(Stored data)
====================

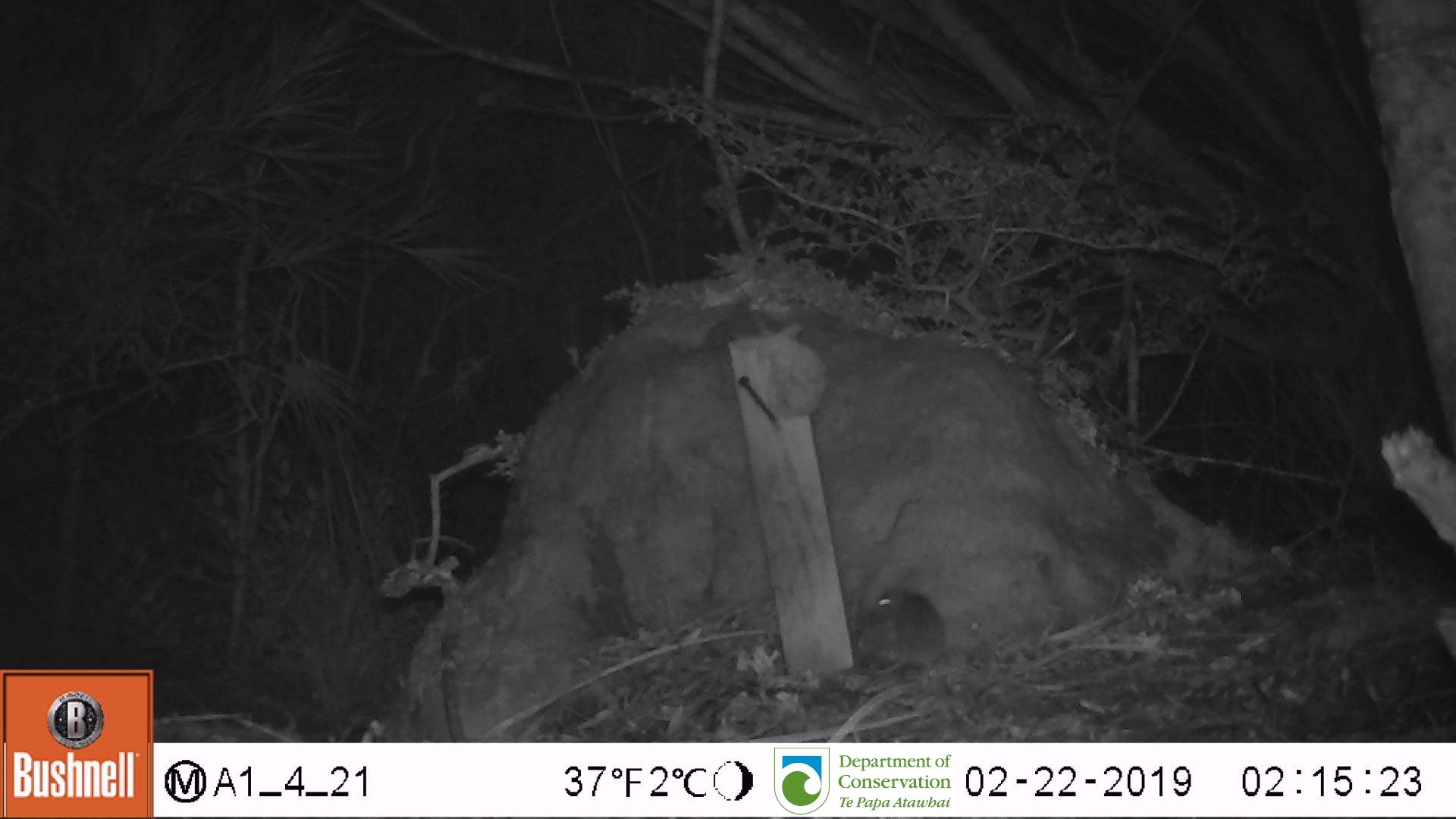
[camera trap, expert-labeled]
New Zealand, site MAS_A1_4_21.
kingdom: Animalia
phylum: Chordata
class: Mammalia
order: Rodentia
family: Muridae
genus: Mus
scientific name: Mus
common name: mouse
Mouse (Mus).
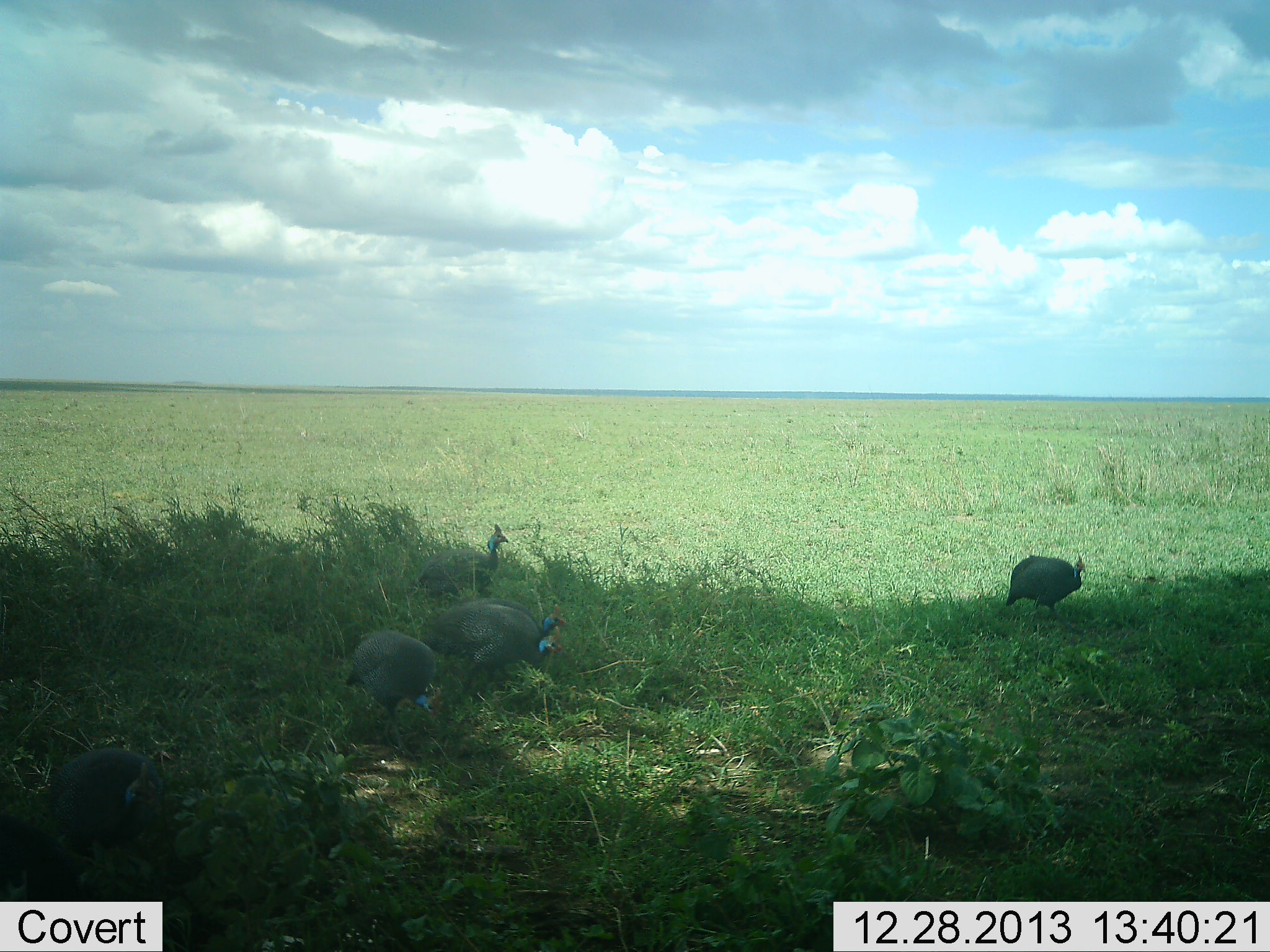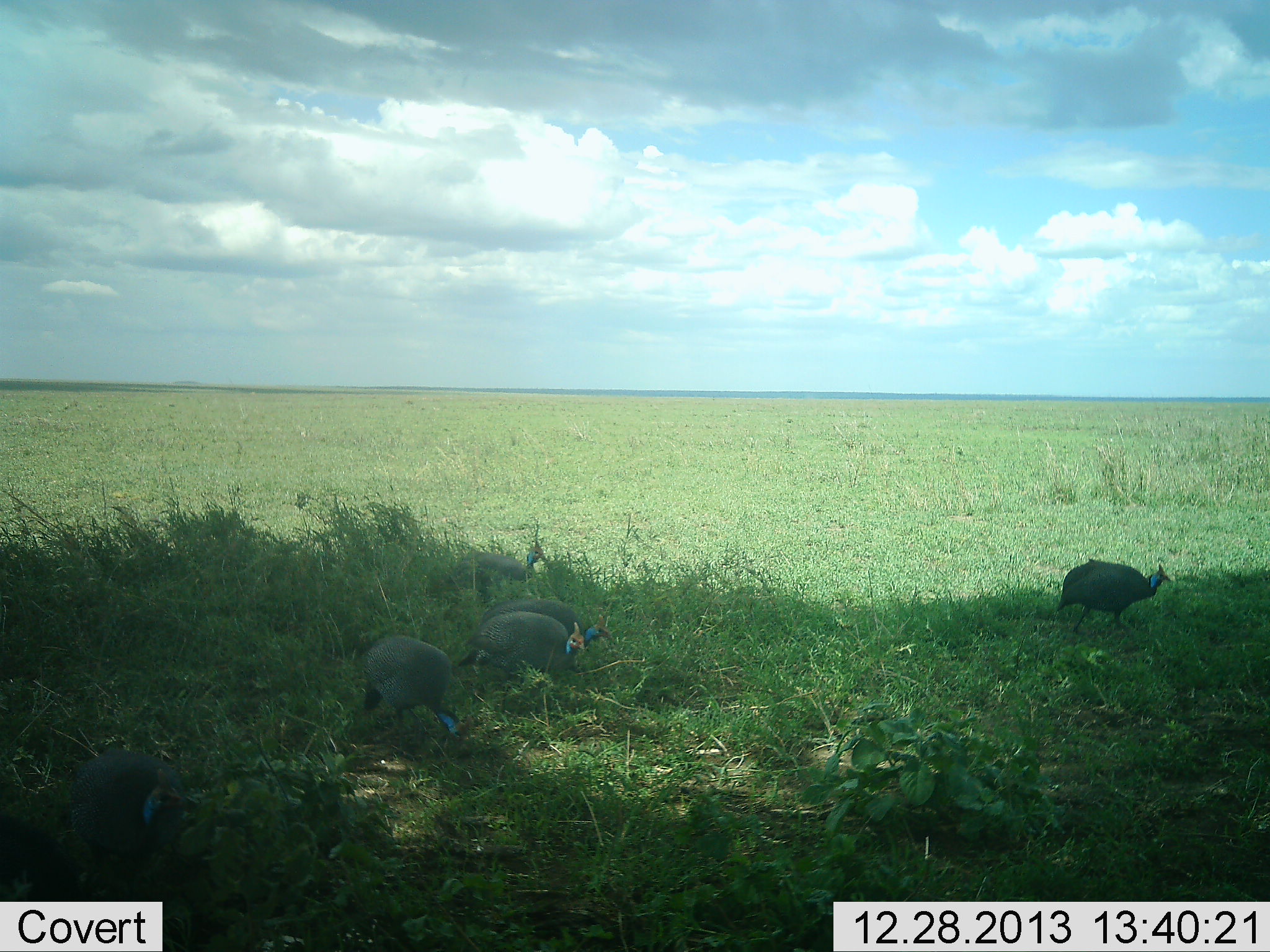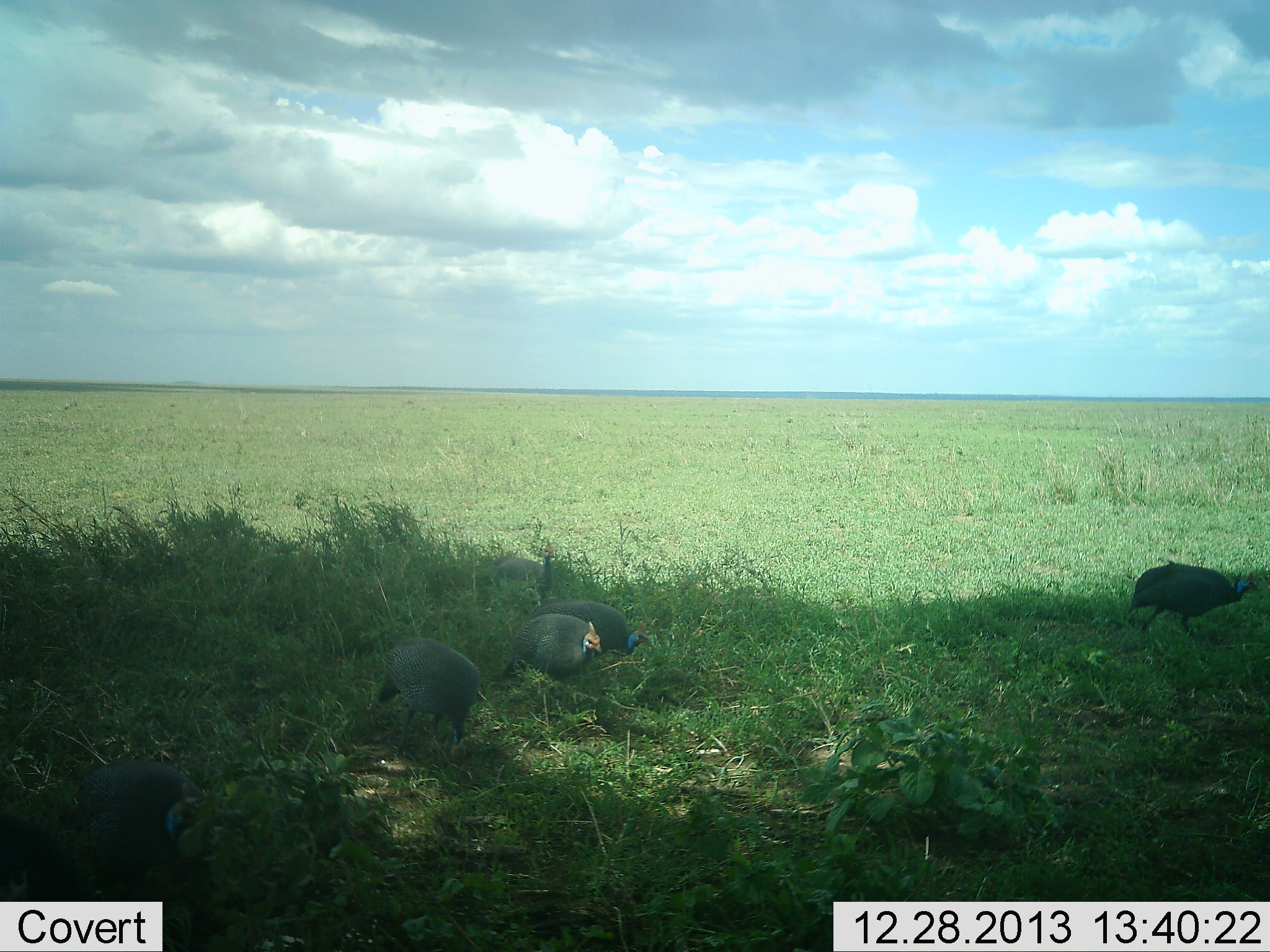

====================

Type out the data above once more, exactly, with no images included.

EXERCISE OUTPUT:
[camera trap, expert-labeled]
New Zealand, site MAS_A1_4_21.
kingdom: Animalia
phylum: Chordata
class: Mammalia
order: Rodentia
family: Muridae
genus: Mus
scientific name: Mus
common name: mouse
Mouse (Mus).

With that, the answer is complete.